- How did the markets react to ECB President Mario Draghi’s speech?
- Is a September taper looming for Europe?
- What should investors focus on in the second half of 2017?
Market Reaction to Draghi’s Speech
On this edition of Market Week in Review, Todd LaFountaine, program director, advisor insights, chatted with Chief Investment Strategist Erik Ristuben about the market’s reaction to European Central Bank (ECB) President Mario Draghi’s speech earlier in the week.
The exact meaning of Draghi’s speech was very challenging to decipher, Ristuben emphasized. The initial reaction among many was that he was making a fairly hawkish statement. This is because Draghi first talked about how the ECB had to be persistent in pursuing a monetary policy that brought inflation in line with its objectives. Then, Ristuben noted, Draghi went on to reference a possible rewind of the fiscal stimulus and a halt of asset purchases.
The market interpreted this as Draghi’s way of preparing investors for the dreaded taper conversation in September – that is, the scaling back of the ECB’s monetary stimulus program. As a result:
- There was a selloff in European equities.
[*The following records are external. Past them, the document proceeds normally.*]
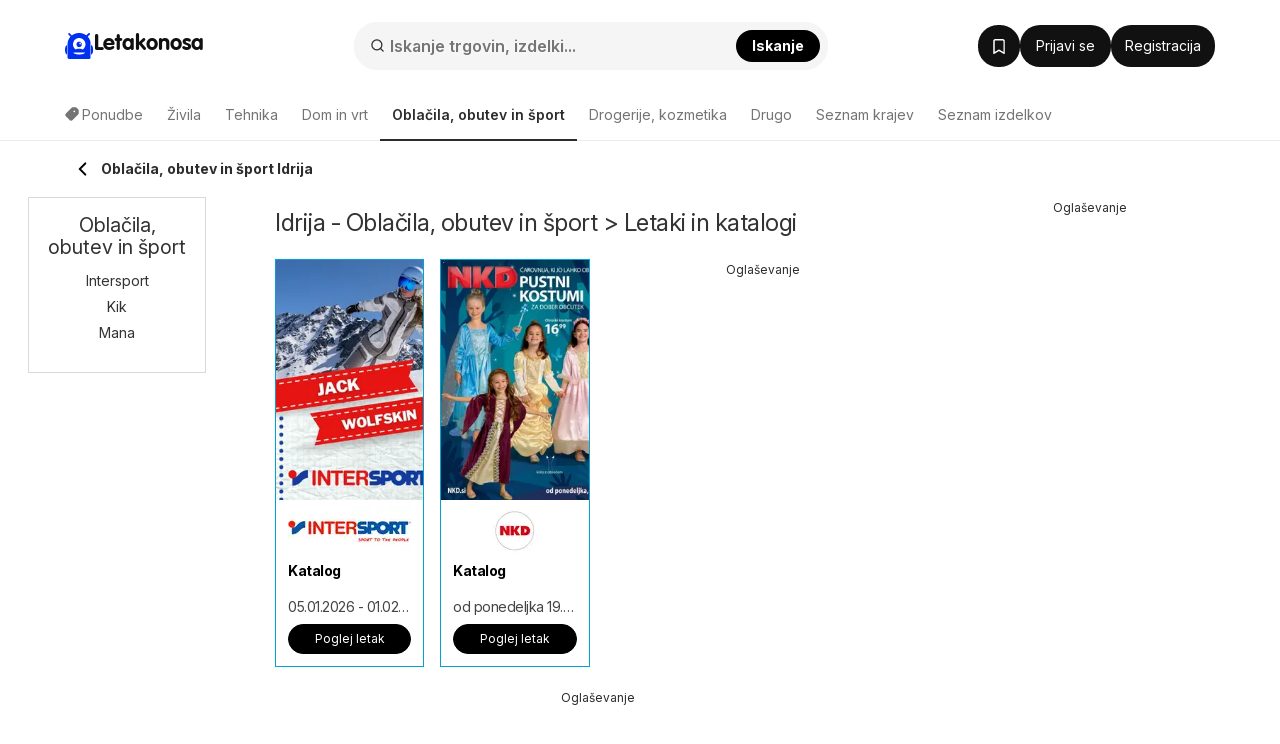

--- FILE ---
content_type: application/javascript; charset=utf-8
request_url: https://fundingchoicesmessages.google.com/f/AGSKWxWwIXQNOqaANJ2JCNf_59MoaUFF5usV8j5SA6dC0uaxRXJSmEcY3suRxegj1-TVRdMx2D51Foe4PfVvB9QcgK8xEx_0RuTHf4uqNIpbFD4cJa7XRR8zf6Hjac0BsIyRgRhQPt2h7cq1l1FnByM-CKdwpIF2AmGnQKpuCQGzb9JRybCWm58Tlcd8K1MO/_/160x600./teletoon_ad./adverts/rules.=loadAdStatus&/banner/show.php
body_size: -1291
content:
window['d7a107a2-bf95-47d6-85f7-5895fc92446b'] = true;

--- FILE ---
content_type: application/javascript; charset=utf-8
request_url: https://fundingchoicesmessages.google.com/f/AGSKWxVa9Hl6OcQtkmz8KIWaCb2yn30yYqWWQdbFXt4dSf8e2hk3wtw3BPxdqeG8dc03vJZXvZsrq8swEzvPxuMdsIQk_PN-rcCwvNArHzUef-eu_wn2f8TLZQyW9UaveVV8lXv3Uq_MQQ==?fccs=W251bGwsbnVsbCxudWxsLG51bGwsbnVsbCxudWxsLFsxNzY4ODQxMjkwLDEwNjAwMDAwMF0sbnVsbCxudWxsLG51bGwsW251bGwsWzddXSwiaHR0cHM6Ly93d3cubGV0YWtvbm9zYS5zaS9wb251ZGJlL2lkcmlqYS9vYmxhY2lsYS1vYnV0ZXYtaW4tc3BvcnQvIixudWxsLFtbOCwiTTlsa3pVYVpEc2ciXSxbOSwiZW4tVVMiXSxbMTksIjIiXSxbMTcsIlswXSJdLFsyNCwiIl0sWzI5LCJmYWxzZSJdXV0
body_size: -211
content:
if (typeof __googlefc.fcKernelManager.run === 'function') {"use strict";this.default_ContributorServingResponseClientJs=this.default_ContributorServingResponseClientJs||{};(function(_){var window=this;
try{
var OH=function(a){this.A=_.t(a)};_.u(OH,_.J);var PH=_.Zc(OH);var QH=function(a,b,c){this.B=a;this.params=b;this.j=c;this.l=_.F(this.params,4);this.o=new _.bh(this.B.document,_.O(this.params,3),new _.Og(_.Ok(this.j)))};QH.prototype.run=function(){if(_.P(this.params,10)){var a=this.o;var b=_.ch(a);b=_.Jd(b,4);_.gh(a,b)}a=_.Pk(this.j)?_.Xd(_.Pk(this.j)):new _.Zd;_.$d(a,9);_.F(a,4)!==1&&_.H(a,4,this.l===2||this.l===3?1:2);_.Dg(this.params,5)&&(b=_.O(this.params,5),_.fg(a,6,b));return a};var RH=function(){};RH.prototype.run=function(a,b){var c,d;return _.v(function(e){c=PH(b);d=(new QH(a,c,_.A(c,_.Nk,2))).run();return e.return({ia:_.L(d)})})};_.Rk(8,new RH);
}catch(e){_._DumpException(e)}
}).call(this,this.default_ContributorServingResponseClientJs);
// Google Inc.

//# sourceURL=/_/mss/boq-content-ads-contributor/_/js/k=boq-content-ads-contributor.ContributorServingResponseClientJs.en_US.M9lkzUaZDsg.es5.O/d=1/exm=kernel_loader,loader_js_executable/ed=1/rs=AJlcJMzanTQvnnVdXXtZinnKRQ21NfsPog/m=web_iab_tcf_v2_signal_executable
__googlefc.fcKernelManager.run('\x5b\x5b\x5b8,\x22\x5bnull,\x5b\x5bnull,null,null,\\\x22https:\/\/fundingchoicesmessages.google.com\/f\/AGSKWxXX9a2IgfXAv1AA6nmqGuxDmd87eCLqslV9SjWA9McrOSBIfKGeIS5E5BWW7VVK5v1Jp0An9OQ7cSv0zK9jzrsTF7Z4dgXMI0AiAXHnvR9hK3suVIZvHDbw2aoJb5wzUvfTtv_Y3A\\\\u003d\\\\u003d\\\x22\x5d,null,null,\x5bnull,null,null,\\\x22https:\/\/fundingchoicesmessages.google.com\/el\/AGSKWxWy4h2FX3mZ5C98gkhaHz1AjR024mDjjg0zI1pMfMKBGrXpbIZ7208wwVQsvqqed_FFMTGX22wrUWi-K6Lp9FjY57ZujmEHw_heyCLVmR2UK0Aq5qP1cfV5oFiRYGyWdx8hNJ_wxg\\\\u003d\\\\u003d\\\x22\x5d,null,\x5bnull,\x5b7\x5d\x5d\x5d,\\\x22letakonosa.si\\\x22,1,\\\x22sl\\\x22,null,null,null,null,1\x5d\x22\x5d\x5d,\x5bnull,null,null,\x22https:\/\/fundingchoicesmessages.google.com\/f\/AGSKWxVwrE936RrScl0kaTurJ_lGbyoc5P4z1GNOqLFLVrFZ8yA6ifzQHTOUSfjaNgP_7I7bk3B2tVuG8hfTC8b-te76eb1lSK7empu1z6-1d6iAzuc1Mx3hpbcrlqIh2EJ-cJJfIwsF_Q\\u003d\\u003d\x22\x5d\x5d');}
Ristuben noted that the STOXX® Europe 600 Index is off about 2.8%, the S&P 500® Index is off about 0.5%, and the NASDAQ Composite Index is off about 1.8% since the beginning of June.
- The Euro appreciated relative to the U.S. dollar.
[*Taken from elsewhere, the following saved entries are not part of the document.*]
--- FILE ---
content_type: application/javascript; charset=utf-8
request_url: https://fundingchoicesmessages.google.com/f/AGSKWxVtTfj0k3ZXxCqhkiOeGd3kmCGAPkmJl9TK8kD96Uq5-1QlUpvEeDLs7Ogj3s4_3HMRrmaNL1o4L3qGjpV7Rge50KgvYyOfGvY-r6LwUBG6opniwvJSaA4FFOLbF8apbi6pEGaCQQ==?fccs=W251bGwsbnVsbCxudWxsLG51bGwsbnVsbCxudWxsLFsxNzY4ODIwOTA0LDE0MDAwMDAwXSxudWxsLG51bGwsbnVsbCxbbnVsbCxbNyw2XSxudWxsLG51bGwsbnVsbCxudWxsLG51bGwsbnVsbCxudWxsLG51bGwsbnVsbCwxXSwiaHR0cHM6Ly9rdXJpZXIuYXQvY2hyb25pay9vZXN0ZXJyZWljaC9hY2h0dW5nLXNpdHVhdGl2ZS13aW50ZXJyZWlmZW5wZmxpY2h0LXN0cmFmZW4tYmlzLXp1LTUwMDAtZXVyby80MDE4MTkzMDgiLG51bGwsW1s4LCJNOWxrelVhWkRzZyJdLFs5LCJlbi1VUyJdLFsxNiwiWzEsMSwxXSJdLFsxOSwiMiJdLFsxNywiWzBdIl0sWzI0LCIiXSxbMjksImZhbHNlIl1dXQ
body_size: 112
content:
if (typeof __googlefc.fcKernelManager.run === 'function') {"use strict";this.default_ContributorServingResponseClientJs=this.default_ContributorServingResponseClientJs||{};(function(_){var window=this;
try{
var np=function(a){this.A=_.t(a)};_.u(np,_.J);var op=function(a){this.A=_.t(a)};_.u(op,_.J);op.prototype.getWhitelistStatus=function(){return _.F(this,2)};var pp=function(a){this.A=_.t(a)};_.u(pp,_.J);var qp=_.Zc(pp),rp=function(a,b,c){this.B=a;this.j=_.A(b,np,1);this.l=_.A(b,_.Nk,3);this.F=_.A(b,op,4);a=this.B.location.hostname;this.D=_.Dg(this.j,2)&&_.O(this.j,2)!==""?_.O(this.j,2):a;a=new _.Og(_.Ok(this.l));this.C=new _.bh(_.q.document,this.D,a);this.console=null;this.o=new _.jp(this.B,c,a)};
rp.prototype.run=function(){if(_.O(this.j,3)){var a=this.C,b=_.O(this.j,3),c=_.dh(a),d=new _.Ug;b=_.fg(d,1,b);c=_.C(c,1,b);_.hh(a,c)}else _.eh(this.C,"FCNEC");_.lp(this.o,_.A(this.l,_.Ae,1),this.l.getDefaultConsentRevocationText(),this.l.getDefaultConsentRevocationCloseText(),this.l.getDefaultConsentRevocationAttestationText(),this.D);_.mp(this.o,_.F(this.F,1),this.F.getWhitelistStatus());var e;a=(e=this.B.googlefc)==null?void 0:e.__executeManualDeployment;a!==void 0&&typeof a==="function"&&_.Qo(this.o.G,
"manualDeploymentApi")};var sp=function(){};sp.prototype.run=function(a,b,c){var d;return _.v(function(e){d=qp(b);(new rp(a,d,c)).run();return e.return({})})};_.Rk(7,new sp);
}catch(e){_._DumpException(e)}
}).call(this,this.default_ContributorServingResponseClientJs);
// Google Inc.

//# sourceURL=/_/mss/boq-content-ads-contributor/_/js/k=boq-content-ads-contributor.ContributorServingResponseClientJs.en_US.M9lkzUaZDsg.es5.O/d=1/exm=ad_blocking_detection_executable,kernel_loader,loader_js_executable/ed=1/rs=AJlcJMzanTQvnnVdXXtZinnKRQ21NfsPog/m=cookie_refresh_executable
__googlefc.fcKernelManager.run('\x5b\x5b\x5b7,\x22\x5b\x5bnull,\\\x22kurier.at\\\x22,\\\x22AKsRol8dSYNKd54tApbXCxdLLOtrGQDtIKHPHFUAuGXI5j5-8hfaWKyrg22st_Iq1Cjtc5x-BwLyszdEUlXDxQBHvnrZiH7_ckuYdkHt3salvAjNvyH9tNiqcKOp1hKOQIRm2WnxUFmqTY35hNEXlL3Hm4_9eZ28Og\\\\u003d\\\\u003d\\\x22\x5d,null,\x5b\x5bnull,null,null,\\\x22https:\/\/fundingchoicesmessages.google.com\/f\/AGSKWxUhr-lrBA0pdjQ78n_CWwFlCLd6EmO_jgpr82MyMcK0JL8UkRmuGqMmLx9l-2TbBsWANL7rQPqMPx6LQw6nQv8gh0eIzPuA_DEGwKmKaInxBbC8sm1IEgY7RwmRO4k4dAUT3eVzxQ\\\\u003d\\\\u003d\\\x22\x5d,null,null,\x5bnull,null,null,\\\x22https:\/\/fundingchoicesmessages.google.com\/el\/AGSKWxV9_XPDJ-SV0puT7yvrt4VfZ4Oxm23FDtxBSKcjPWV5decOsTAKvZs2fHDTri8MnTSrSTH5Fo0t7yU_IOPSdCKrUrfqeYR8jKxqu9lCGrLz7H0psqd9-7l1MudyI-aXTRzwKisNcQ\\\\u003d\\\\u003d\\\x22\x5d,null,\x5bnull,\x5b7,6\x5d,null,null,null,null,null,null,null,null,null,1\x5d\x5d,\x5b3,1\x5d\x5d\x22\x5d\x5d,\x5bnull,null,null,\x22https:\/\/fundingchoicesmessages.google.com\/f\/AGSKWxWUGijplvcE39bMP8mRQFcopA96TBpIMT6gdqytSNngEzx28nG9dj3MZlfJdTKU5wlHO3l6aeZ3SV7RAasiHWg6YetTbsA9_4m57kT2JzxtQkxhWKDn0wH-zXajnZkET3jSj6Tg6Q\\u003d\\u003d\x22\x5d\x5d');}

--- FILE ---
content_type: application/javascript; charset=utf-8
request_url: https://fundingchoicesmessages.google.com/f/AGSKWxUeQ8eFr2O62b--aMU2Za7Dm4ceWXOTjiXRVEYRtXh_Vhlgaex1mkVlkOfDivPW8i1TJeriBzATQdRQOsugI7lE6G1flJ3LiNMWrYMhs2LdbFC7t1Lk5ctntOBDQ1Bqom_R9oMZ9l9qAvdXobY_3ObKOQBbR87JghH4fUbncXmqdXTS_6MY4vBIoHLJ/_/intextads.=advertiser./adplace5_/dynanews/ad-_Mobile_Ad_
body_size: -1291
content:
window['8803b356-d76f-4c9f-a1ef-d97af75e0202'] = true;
The ultimate question, according to Ristuben, is whether or not Draghi was actually trying to prep the market for potential taper talks in September. What he was more likely attempting to do, in the view of Ristuben, is demonstrate to the market that much of what the ECB has been doing is working. For example, the European economy is becoming more self-sustaining and doesn’t need as much support in the future as it’s had. Therefore, in Ristuben’s view, Draghi was simply saying that when the ECB reaches the point where it needs to start removing some of the measures it put in place to spur economic growth, it’ll be prudent.
“It was an interesting week,” Ristuben concluded, “but I don’t think Draghi is locked into a September announcement on the taper in any way, shape or form.”
Halfway through of the year—What should investors focus on?
With the calendar at the halfway point of 2017, the discussion turned to what investors should focus on in the second half of the year.
One big focus point is the health of the European economy, which continues to perform well. Russell Investments strategists believe that European stocks are more attractively priced and earnings trends are better out of Europe than in the U.S. Ristuben continues to see the U.S. market as overvalued.
Overall, in the second half of 2017, Ristuben and other Russell Investments strategists expect that:
- The economic data outside the U.S. will continue to be stronger than in the U.S.
- The U.S. stock market will continue to lag behind Europe and emerging markets.
- There’ll be a possible upswing in volatility. Ristuben pointed out that the volatility in the market (as demonstrated by the Chicago Board Options Exchange (CBOE Volatility Index®), has been “ridiculously low” in the minds of Russell Investments’ team of strategists. “There’s a lot of complacency out there,” Ristuben said, “and we do think that complacency is going to be challenged as you continue to see economic data in the U.S. that disappoints relative to people’s expectations.”
Ultimately, Ristuben concluded, stocks in the U.S. are expensive. “People should be expecting and preparing for a pullback in the U.S. equity market—a correction. In our minds, that’ll probably be a buying opportunity—but people should be ready for it.”